> [Directions for this task]: I need the lines below from the one with "Answer (YES/NO): YES" down to the one with "The researchers measured whether moderate" reproduced exactly, both ends included, and nothing else.

-- Opening Marker --

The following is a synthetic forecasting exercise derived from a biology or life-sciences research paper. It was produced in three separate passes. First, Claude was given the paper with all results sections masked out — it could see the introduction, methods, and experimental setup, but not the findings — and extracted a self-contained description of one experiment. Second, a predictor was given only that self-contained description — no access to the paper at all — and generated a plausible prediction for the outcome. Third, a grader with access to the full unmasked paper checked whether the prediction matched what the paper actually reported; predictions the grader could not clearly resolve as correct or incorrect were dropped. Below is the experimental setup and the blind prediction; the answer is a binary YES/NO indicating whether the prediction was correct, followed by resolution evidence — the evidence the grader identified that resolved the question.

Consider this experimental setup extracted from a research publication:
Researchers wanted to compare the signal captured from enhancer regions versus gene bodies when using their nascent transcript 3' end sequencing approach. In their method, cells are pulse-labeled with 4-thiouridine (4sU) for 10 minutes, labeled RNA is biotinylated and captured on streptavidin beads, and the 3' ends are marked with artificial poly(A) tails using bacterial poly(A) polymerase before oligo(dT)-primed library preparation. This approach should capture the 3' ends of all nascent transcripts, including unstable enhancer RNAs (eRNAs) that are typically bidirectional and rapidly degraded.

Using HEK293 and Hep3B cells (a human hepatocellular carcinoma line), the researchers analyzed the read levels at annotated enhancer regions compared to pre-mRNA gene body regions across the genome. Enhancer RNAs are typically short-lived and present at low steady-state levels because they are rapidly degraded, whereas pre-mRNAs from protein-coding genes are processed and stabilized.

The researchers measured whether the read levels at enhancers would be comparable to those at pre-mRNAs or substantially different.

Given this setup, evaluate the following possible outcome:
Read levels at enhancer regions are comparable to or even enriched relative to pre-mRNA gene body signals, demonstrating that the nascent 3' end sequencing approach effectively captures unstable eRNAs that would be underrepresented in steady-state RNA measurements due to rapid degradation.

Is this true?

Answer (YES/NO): YES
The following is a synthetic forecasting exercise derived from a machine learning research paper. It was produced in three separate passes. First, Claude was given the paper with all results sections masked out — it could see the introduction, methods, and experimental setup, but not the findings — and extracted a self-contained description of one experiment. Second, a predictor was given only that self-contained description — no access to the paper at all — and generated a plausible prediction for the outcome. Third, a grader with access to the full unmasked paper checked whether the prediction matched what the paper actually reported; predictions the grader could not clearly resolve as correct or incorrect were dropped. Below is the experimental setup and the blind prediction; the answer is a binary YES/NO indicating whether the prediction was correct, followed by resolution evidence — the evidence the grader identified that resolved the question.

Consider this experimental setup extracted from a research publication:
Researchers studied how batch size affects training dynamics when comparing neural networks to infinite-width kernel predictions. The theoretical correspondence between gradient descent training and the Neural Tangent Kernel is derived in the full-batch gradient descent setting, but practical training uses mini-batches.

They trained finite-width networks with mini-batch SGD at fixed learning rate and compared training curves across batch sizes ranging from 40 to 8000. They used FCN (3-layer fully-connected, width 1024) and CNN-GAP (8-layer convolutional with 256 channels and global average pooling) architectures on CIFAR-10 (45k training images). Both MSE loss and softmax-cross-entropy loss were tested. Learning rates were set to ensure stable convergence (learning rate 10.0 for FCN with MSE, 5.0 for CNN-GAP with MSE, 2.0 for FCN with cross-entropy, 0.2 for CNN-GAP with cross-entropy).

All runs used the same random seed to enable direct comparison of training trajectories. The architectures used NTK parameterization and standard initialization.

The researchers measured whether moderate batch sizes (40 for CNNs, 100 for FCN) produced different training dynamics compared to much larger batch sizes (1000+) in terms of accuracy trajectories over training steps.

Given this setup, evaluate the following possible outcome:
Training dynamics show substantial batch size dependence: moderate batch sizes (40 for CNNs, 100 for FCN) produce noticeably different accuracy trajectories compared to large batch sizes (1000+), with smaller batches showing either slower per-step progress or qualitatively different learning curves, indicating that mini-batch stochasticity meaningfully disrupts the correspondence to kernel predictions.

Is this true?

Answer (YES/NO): NO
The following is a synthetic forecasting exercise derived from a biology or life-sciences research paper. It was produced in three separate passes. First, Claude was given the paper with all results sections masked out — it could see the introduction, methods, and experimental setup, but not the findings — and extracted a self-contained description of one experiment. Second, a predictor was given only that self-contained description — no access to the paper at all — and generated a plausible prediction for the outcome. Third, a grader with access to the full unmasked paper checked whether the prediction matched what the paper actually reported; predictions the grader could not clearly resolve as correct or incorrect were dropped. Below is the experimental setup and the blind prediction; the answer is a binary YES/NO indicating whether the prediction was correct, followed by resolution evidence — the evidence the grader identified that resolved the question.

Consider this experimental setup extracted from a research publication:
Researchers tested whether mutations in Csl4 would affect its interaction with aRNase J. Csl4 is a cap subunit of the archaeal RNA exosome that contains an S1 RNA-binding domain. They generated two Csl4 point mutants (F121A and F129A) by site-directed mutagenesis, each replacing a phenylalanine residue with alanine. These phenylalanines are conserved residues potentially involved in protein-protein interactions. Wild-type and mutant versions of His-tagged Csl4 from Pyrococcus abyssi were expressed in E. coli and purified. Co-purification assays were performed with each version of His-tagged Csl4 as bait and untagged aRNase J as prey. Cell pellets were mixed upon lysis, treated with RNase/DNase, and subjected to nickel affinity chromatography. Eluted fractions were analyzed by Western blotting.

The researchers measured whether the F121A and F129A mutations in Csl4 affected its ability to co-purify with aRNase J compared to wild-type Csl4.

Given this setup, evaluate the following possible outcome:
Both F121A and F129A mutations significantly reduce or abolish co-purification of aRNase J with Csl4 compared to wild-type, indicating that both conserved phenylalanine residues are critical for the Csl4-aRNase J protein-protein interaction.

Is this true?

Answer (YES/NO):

-- Closing Marker --

> [Response to the exercise]:
Answer (YES/NO): YES
The following is a synthetic forecasting exercise derived from a machine learning research paper. It was produced in three separate passes. First, Claude was given the paper with all results sections masked out — it could see the introduction, methods, and experimental setup, but not the findings — and extracted a self-contained description of one experiment. Second, a predictor was given only that self-contained description — no access to the paper at all — and generated a plausible prediction for the outcome. Third, a grader with access to the full unmasked paper checked whether the prediction matched what the paper actually reported; predictions the grader could not clearly resolve as correct or incorrect were dropped. Below is the experimental setup and the blind prediction; the answer is a binary YES/NO indicating whether the prediction was correct, followed by resolution evidence — the evidence the grader identified that resolved the question.

Consider this experimental setup extracted from a research publication:
Researchers studied how batch size affects training dynamics when comparing neural networks to infinite-width kernel predictions. The theoretical correspondence between gradient descent training and the Neural Tangent Kernel is derived in the full-batch gradient descent setting, but practical training uses mini-batches.

They trained finite-width networks with mini-batch SGD at fixed learning rate and compared training curves across batch sizes ranging from 40 to 8000. They used FCN (3-layer fully-connected, width 1024) and CNN-GAP (8-layer convolutional with 256 channels and global average pooling) architectures on CIFAR-10 (45k training images). Both MSE loss and softmax-cross-entropy loss were tested. Learning rates were set to ensure stable convergence (learning rate 10.0 for FCN with MSE, 5.0 for CNN-GAP with MSE, 2.0 for FCN with cross-entropy, 0.2 for CNN-GAP with cross-entropy).

All runs used the same random seed to enable direct comparison of training trajectories. The architectures used NTK parameterization and standard initialization.

The researchers measured whether moderate batch sizes (40 for CNNs, 100 for FCN) produced different training dynamics compared to much larger batch sizes (1000+) in terms of accuracy trajectories over training steps.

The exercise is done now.